• Set of tasks:
a - Answer these about the court opinion, one per line:
(i) Which court decided the case?
(ii) The demurrer asks whether which person acquired an inheritable interest in the land under the homestead law?
(iii) What Supreme Court case did counsel for the complainant cite for its rule?
b - Carry on writing the court opinion about the homestead patent, picking up right after its final quoted passage.

118 F. 273 | U.S. Circuit Court for the District of Washington | 1902

HANFORD, District Judge

(after stating the facts). The demurrer does not attack the bill of complaint on the ground of multifariousness, but is framed especially to raise sthe questions whether, under the homestead law, William McCune acquired any inheritable interest in the land, and whether the patent conveyed the title to the grantee in her own right, or constituted her a trustee for the complainant as to an undivided one-half of the land.

It appears to me that the vital question in this case is one of federal law. The government of the United States is the grantor of the title.; the grant is made pursuant to the laws of the United States providing for the disposition of the public lands; the state of Washington is not a party to the grant; it never had power to legislate with respect to the disposition of the public lands of the United States within its boundaries; and the complainant does not deraign title from the state, but claims an undivided one-half of the estate conveyed by the patent, although her name does not appear in it, and she cannot brush the patent aside without impairing the foundation of her claim. If the patent could be eliminated, the complainant would then have to go back of the patent and rest her claim upon the law, and it is a national law and not a law of the state which must be applied and construed. In their argument upon the demurrer counsel for complainant. called my attention to the following very excellent rule, found in the opinion of the supreme court in the case of Wilcox v. Jackson, 13 Pet. 517, 10 L. Ed. 264:

“We hold the true principle to be this: that whenever the question in any court, state or federal, is whether a title to land, which had once been the property of the United States, has passed, that question must be resolved by the laws of the United States; but that whenever, according to those laws, the title shall have passed, then that property, like all other property in the state, is subject to state legislation, so far as that legislation is consistent with the admission that the title passed and vested according to the laws of the United States.”

[Entries on locating named things]

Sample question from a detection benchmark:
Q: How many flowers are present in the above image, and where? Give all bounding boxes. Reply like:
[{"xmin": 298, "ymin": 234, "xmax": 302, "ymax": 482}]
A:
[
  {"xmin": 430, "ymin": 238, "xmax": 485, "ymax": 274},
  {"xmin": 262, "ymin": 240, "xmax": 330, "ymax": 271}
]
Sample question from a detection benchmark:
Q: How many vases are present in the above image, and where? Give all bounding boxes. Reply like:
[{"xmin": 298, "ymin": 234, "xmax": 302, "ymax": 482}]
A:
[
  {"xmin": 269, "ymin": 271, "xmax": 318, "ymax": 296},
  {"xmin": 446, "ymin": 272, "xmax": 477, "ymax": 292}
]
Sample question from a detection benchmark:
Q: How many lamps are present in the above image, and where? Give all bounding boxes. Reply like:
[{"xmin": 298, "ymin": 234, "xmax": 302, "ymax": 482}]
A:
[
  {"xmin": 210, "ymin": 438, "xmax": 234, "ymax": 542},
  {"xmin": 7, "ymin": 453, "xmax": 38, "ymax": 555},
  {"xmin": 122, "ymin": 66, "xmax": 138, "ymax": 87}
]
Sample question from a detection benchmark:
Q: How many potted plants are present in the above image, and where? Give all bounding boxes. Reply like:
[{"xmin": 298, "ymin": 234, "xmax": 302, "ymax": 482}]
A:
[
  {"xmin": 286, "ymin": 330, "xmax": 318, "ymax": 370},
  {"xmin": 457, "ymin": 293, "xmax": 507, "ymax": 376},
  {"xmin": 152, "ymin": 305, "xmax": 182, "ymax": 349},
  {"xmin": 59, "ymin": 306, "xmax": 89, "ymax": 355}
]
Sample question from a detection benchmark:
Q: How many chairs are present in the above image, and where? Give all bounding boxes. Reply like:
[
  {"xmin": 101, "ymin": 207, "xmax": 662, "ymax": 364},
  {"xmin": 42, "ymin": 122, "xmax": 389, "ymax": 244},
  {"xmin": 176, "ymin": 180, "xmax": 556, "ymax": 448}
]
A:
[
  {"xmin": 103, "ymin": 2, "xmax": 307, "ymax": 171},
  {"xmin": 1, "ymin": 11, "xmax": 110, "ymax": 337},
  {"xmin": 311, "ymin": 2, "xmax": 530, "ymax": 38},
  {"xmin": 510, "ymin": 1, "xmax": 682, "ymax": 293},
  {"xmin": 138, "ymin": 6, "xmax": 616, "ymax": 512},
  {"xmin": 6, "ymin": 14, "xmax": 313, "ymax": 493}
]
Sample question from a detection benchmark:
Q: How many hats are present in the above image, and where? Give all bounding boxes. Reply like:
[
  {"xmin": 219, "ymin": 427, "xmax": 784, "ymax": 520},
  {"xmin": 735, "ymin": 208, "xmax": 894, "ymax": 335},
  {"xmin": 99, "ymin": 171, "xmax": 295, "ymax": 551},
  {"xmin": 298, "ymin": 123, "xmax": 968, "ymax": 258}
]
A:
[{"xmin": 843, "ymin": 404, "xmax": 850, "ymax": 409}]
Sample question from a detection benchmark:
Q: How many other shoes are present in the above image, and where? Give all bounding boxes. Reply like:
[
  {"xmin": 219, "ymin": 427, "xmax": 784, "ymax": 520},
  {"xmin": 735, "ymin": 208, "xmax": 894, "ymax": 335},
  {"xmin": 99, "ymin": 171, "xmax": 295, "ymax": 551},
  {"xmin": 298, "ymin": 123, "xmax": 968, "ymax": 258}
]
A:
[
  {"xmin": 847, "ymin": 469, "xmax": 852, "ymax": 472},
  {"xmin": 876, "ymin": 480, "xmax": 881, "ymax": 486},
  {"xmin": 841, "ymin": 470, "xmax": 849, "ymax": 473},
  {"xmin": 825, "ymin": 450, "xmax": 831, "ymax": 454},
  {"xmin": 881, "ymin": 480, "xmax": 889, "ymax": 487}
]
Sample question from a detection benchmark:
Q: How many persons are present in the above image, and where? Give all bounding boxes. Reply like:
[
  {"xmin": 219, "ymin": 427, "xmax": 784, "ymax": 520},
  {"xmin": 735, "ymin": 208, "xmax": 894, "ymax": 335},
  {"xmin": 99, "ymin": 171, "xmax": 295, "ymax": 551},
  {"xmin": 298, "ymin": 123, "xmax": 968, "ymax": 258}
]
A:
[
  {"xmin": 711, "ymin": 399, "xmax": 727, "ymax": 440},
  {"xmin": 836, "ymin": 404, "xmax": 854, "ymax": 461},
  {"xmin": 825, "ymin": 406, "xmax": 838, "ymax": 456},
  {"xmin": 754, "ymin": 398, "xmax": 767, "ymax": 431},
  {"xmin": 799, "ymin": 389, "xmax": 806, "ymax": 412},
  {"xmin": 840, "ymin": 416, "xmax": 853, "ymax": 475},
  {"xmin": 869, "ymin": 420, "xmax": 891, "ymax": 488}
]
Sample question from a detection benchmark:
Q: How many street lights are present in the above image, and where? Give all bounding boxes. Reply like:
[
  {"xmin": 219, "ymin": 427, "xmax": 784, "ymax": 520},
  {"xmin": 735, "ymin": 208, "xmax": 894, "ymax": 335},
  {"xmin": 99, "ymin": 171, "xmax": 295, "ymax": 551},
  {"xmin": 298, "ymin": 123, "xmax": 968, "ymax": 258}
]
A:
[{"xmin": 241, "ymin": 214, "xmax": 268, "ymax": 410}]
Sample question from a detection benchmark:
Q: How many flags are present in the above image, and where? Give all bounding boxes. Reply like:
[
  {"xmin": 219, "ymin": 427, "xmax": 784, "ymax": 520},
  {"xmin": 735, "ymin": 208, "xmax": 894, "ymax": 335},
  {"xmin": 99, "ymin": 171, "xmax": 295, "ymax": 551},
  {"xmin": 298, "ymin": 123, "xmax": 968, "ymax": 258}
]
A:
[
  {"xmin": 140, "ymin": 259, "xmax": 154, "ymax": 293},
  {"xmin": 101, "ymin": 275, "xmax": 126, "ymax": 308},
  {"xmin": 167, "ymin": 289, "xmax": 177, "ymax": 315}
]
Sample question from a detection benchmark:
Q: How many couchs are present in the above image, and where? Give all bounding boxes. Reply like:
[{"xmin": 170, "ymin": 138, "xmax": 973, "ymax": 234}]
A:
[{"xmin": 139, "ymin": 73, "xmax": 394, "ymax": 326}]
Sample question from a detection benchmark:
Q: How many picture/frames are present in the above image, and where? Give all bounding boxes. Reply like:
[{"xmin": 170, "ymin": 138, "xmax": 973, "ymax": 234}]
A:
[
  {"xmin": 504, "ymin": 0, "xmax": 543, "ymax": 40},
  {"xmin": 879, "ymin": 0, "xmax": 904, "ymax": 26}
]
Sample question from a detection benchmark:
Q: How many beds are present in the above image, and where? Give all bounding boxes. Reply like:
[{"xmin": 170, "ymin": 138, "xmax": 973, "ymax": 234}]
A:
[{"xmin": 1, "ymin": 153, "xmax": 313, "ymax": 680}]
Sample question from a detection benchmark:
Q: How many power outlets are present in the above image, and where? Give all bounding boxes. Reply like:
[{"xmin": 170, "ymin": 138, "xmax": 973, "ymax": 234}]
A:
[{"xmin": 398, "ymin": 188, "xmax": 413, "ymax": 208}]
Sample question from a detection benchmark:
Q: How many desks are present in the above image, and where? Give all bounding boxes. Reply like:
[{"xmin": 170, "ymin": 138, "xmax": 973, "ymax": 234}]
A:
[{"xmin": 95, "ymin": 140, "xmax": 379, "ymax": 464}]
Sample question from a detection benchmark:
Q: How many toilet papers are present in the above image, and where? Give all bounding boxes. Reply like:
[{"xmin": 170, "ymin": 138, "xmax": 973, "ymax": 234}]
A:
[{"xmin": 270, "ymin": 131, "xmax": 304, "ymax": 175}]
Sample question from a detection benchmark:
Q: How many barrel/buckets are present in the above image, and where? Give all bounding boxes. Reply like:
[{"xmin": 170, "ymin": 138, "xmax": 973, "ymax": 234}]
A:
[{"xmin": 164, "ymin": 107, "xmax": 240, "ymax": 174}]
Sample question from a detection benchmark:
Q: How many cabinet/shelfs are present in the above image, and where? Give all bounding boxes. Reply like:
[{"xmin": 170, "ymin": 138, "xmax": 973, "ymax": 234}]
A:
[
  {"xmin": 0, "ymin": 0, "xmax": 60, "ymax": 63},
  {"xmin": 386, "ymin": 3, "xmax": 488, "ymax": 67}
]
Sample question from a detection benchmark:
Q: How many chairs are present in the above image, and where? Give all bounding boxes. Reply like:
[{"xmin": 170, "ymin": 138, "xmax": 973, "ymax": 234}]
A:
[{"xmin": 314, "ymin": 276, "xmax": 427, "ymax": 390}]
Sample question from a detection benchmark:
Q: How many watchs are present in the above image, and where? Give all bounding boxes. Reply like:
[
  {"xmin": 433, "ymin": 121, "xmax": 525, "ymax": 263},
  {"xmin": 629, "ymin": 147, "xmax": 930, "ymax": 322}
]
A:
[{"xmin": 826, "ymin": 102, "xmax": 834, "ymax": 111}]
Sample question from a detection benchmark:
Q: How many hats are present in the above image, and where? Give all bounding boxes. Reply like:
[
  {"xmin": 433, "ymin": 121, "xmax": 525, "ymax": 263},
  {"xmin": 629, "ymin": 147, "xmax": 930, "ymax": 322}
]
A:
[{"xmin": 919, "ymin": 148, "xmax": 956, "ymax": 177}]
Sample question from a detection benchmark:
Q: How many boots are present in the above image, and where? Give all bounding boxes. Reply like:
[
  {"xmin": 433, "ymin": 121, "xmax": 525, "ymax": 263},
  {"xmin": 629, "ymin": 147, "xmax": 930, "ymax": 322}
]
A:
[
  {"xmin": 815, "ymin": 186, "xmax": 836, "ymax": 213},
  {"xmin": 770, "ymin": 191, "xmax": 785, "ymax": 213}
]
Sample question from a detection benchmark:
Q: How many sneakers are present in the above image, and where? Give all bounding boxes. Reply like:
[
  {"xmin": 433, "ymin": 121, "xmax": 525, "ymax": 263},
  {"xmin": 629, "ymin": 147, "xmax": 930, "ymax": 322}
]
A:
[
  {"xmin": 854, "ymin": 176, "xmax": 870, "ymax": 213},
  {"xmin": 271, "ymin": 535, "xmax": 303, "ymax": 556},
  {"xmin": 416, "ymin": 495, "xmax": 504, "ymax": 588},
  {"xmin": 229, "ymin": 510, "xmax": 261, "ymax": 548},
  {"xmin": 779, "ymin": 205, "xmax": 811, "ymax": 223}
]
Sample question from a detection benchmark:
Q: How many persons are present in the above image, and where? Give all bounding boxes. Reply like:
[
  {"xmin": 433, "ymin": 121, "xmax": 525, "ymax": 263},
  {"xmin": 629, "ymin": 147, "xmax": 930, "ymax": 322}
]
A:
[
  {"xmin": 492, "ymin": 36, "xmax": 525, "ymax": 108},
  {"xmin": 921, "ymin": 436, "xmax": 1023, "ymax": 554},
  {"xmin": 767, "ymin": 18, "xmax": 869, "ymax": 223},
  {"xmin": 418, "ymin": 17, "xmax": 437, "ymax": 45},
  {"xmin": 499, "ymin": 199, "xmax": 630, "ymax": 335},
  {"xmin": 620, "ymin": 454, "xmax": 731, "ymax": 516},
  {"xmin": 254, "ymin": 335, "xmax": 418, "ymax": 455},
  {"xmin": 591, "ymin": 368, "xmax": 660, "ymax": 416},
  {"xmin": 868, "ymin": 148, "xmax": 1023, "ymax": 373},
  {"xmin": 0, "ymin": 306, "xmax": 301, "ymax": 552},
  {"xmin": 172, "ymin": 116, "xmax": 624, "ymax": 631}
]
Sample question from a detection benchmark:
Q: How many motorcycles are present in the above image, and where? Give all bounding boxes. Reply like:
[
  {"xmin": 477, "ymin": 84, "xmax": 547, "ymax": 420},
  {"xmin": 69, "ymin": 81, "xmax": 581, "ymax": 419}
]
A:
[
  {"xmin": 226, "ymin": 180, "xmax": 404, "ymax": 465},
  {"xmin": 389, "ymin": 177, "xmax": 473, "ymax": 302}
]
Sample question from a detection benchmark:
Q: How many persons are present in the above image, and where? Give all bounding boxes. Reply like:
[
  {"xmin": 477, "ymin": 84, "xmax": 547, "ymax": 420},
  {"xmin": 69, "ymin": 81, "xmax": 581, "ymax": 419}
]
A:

• Results in order:
a -
(i) The U.S. Circuit Court for the District of Washington
(ii) William McCune
(iii) Wilcox v. Jackson, 13 Pet. 517, 10 L. Ed. 264

b -
Under this rule, to bar the jurisdiction of a United States circuit court it is necessary for the complainant to admit not only that the title of the United States has been conveyed, but also that the title “vested according to the laws of the United States,” and it is impossible to keep questions of federal law out of the case, without a plain admission that the patent conveyed the title to the patentee absolutely. That admission, if made, would leave no controversy for any court to settle. The complainant denies that the title vested in the patentee absolutely, and claims adversely to the patentee; therefore the question whether her claim is valid or not “must be resolved by the laws of the United States.”

If it were true that the complainant’s claim to an undivided one-half of the land in controversy rests upon settled principles of law, an easy way to prove it would be to cite decisions of the supreme court of the United States applicable to the facts of the case; but if the supreme court has ever decided that a homestead settler by his entry acquires *276a vested interest in the land before he has fulfilled the conditions prescribed by the law, or that a patent issued to the widow of a deceased settler conveys any beneficial interest to the heirs of the deceased settler, or that any state law can be in any case effective, to divert the transmission of the title to public land from the national government to the one designated by the law to receive the patent, so as to vest the title in a person other than the patentee, my attention has not been directed to the decision.

All of the supreme court decisions cited in the argument in behalf of the complainant approach the questions in the case only remotely, and the general principles which they confirm are not applicable to the facts of this case. I will review them in chronological order.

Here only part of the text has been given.